Now that you’re a little more informed about sunscreen itself, there are also several things to remember when applying your sunscreen. First, don’t be stingy. You want to make sure you’re covering your whole body, and with a generous amount. Don’t forget your hands, feet, neck, and ears as well. Make sure you’re applying your sunscreen 30 minutes before you head out and reapplying every hour and a half to two hours. You can apply even more frequently if you’re sweating a lot or you’re in the water.

Be wary of “waterproof” sunscreen. While a sunscreen that says its waterproof may hold up a little better in the water, no sunscreen is truly waterproof.
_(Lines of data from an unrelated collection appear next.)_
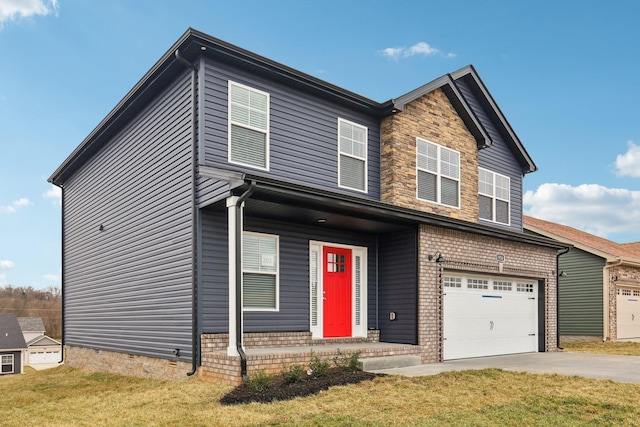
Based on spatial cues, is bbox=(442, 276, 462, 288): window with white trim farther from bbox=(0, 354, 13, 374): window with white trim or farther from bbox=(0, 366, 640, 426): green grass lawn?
bbox=(0, 354, 13, 374): window with white trim

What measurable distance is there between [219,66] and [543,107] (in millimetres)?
12742

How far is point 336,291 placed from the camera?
41.0 ft

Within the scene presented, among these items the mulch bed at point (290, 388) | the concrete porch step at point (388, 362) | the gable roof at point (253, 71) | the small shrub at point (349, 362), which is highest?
the gable roof at point (253, 71)

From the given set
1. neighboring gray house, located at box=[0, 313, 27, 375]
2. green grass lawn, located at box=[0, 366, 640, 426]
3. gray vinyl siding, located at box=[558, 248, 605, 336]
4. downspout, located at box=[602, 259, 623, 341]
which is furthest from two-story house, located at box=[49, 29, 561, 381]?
neighboring gray house, located at box=[0, 313, 27, 375]

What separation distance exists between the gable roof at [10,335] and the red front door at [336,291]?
33.0 metres

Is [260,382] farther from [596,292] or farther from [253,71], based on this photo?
[596,292]

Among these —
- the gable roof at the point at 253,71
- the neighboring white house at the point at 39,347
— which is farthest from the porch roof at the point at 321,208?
the neighboring white house at the point at 39,347

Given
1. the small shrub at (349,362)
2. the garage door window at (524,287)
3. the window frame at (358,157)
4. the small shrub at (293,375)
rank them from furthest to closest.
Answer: the garage door window at (524,287) → the window frame at (358,157) → the small shrub at (349,362) → the small shrub at (293,375)

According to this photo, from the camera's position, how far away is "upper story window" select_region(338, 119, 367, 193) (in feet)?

Whenever you go swimming you should always remember to reapply once you get out of the water.

Finally, many women think that wearing a makeup or lotion containing SPF is enough to do the trick, however, this is not the case. While this is a little bit of great extra protection, don’t think that this means you can skip the sunscreen. The SPF in makeup or other beauty products is generally not strong enough to protect your skin.

Wearing sunscreen on a daily basis is one of the best habits you can get into. Many of my older patients at both my practice and now at DermWarehouse tell me that one of their biggest regrets is not having paid more attention to their daily sun protection habits when they were younger. While it’s great to apply sunscreen for a day outside or at the beach, keep in mind that your skin can be damaged by the sun any time you’re exposed – running in and out of your car while running errands, walking to work, walking the dog, etc. So, get in the habit of putting on sunscreen as part of your morning routine every single day – this way, you’re always safe. Not only will you be protecting yourself against prematurely aging skin, you’ll also be protecting yourself against skin cancer. Do yourself a favor and make this the very last Skin Cancer Awareness Month where you need to be reminded about how important sun protection and wearing sunscreen really is.